News of Ervin’s passing took her friends and colleagues around the country by surprise.
 

 

“I wish I could’ve said goodbye,” said Tucson comedian and writer Henry Barajas, who now lives in Los Angeles and wrote on Facebook that Ervin gave “me a job when I didn’t have one.”“She loved jazz. She loved the people that made it,” he said. “I hope that she’s up there listening to God’s impression of Louie. Rest in power, Yvonne.”
“Hard to fathom that my dear friend and colleague, Yvonne Ervin, passed this morning.

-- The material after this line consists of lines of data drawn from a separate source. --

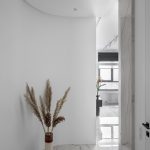 A 77 m2 white two-bedroom Moscow apartment with a home office by Alexander Tischler - Sheet2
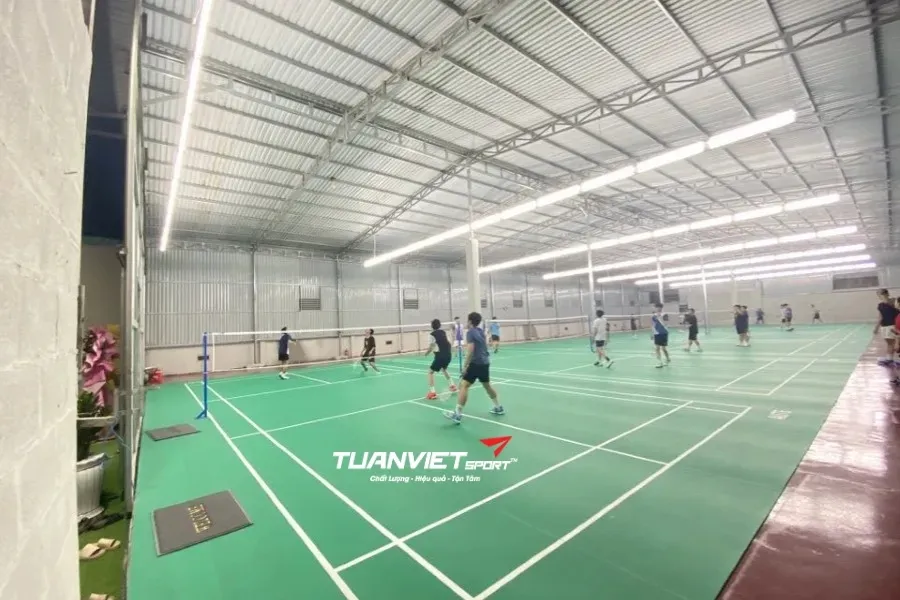 CLB cầu l&ocirc;ng TPT Sport - L&agrave;ng Đại học - S&acirc;n cầu l&ocirc;ng Th&agrave;nh phố Dĩ An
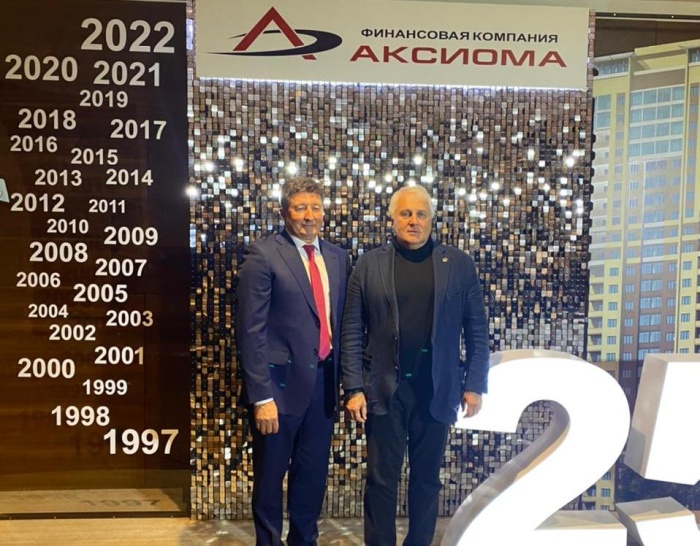 Анатолий Гольцов поздравил с 25-летием компанию «Аксиома»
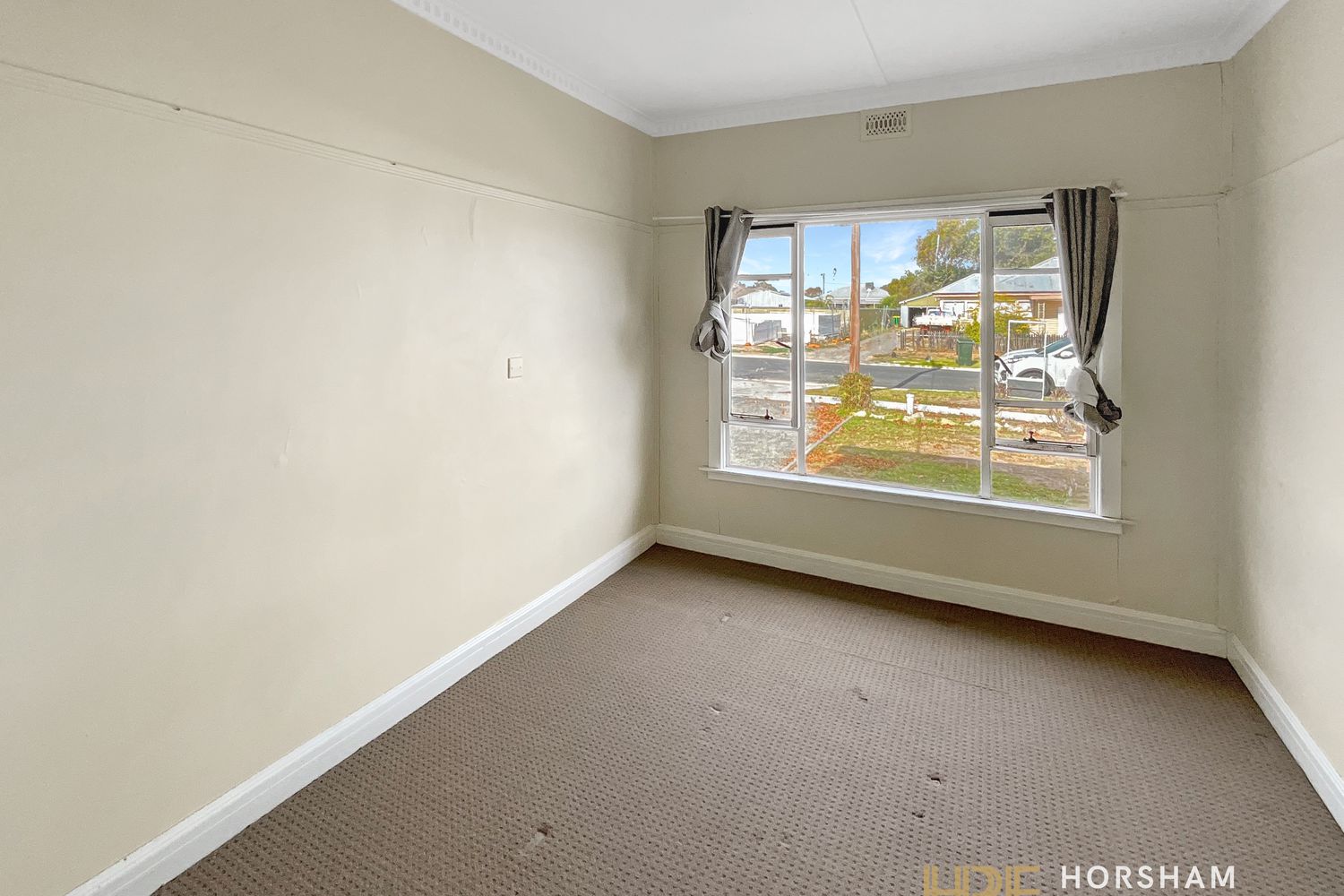 16 Johnson Street, Horsham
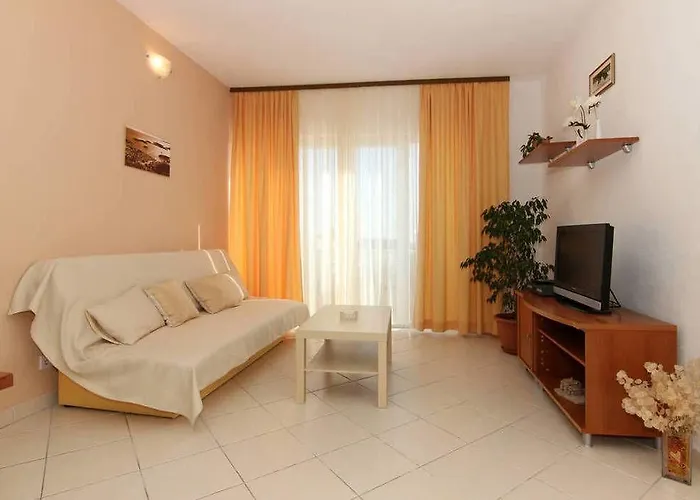 아파트먼트 페라 *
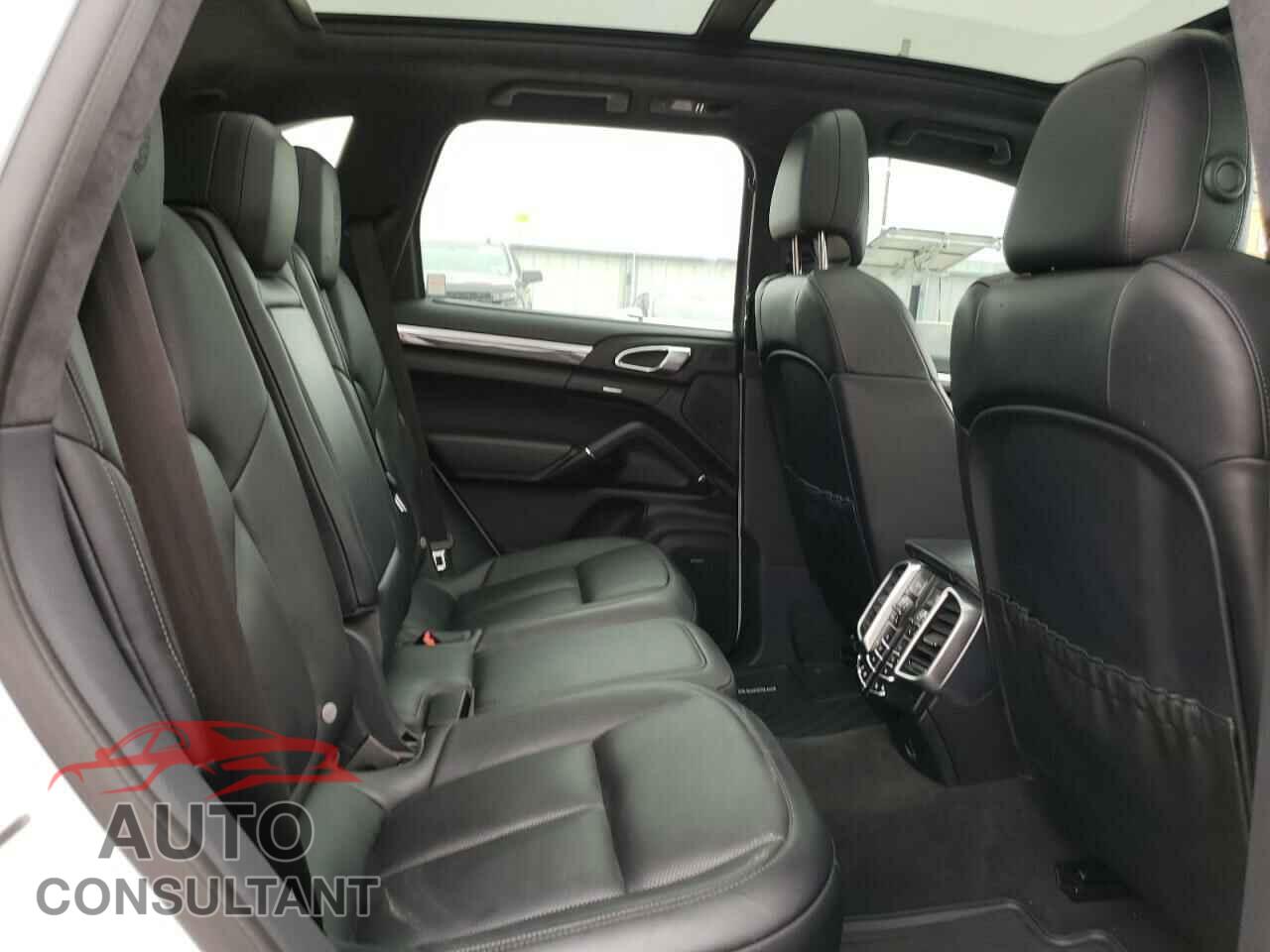PORSCHE CAYENNE 2018 - WP1AC2A2XJLA85256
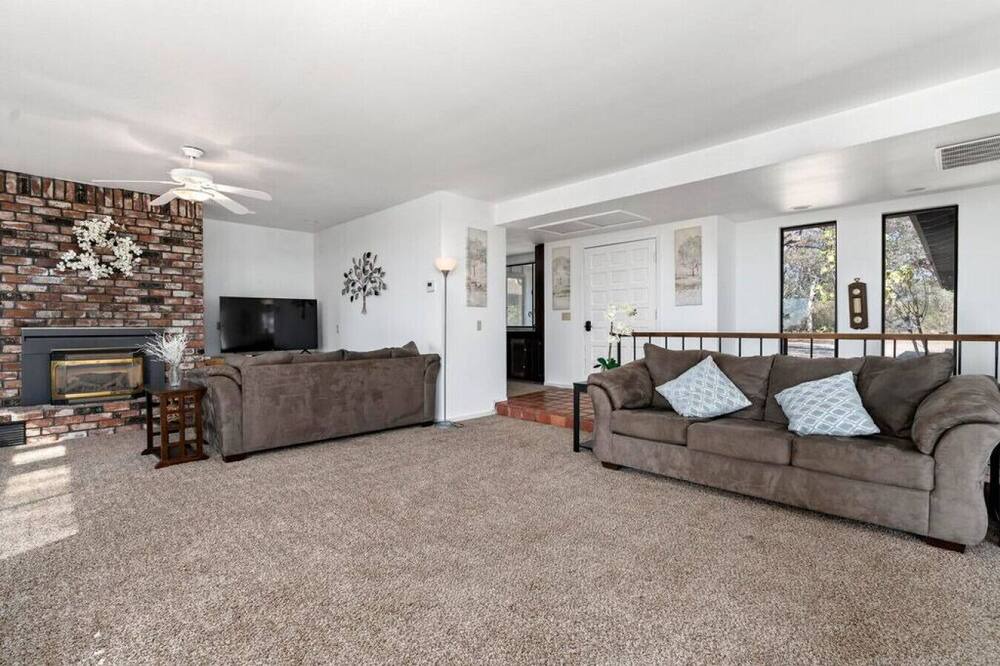 Photo of Livingroom in Rough and Ready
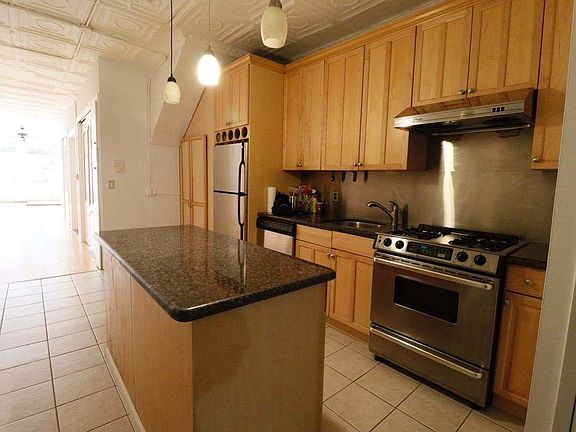 2nd image of 101 W 27th St APT 2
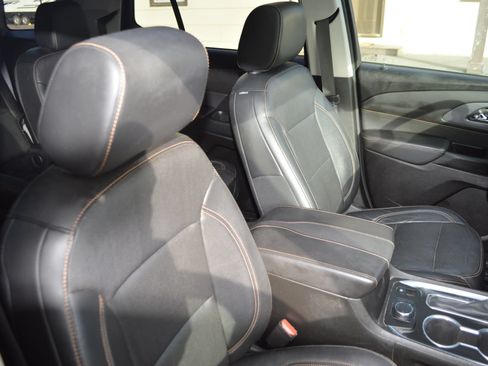 Used 2019 Chevrolet Traverse Premier AWD/4WD image 18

She was a force for so much good in the music. … Yvonne enriched the lives of tens of thousands of jazz lovers and musicians, and she was an inspiration to me for the more than 20 years I have known her,” Daniel Atkinson, the jazz coordinator for the Athenaeum Music & Arts Library in San Diego, posted on Facebook. “Rest in peace, my friend, I am spinning Mingus’ ‘Goodbye Porkpie Hat’ for you and remembering all the projects and the music that we shared.”
Hershowitz said Ervin would want her legacy to be the educational opportunities that she promoted through the jazz festival and beyond.
“I think she would want the continuation of the great education and performing opportunities here and the development of so many fine jazz musicians,” he said.
“I think the educational aspect of it has always been extremely important to her. The jazz fest has always featured hometown kids done good.”
The Tucson Jazz Music Foundation on Thursday announced the creation of a memorial scholarship for girls in Ervin’s name.
“Empowering girls in jazz, and women in jazz, was a part of Yvonne’s ‘jazz mission’ and the FDN would like to annually remember and honor her through this memorial scholarship,” the foundation posted on Facebook.
In addition to her all-female jazz ensemble, Ervin also put together the Primavera Jazz Festival in the 1980s to celebrate women in the arts.
The foundation’s scholarship is open to girls 10 to 17. Applications are available through the foundation’s website, tjmfdn.org/scholarships
Hershowitz said memorial services will be announced later.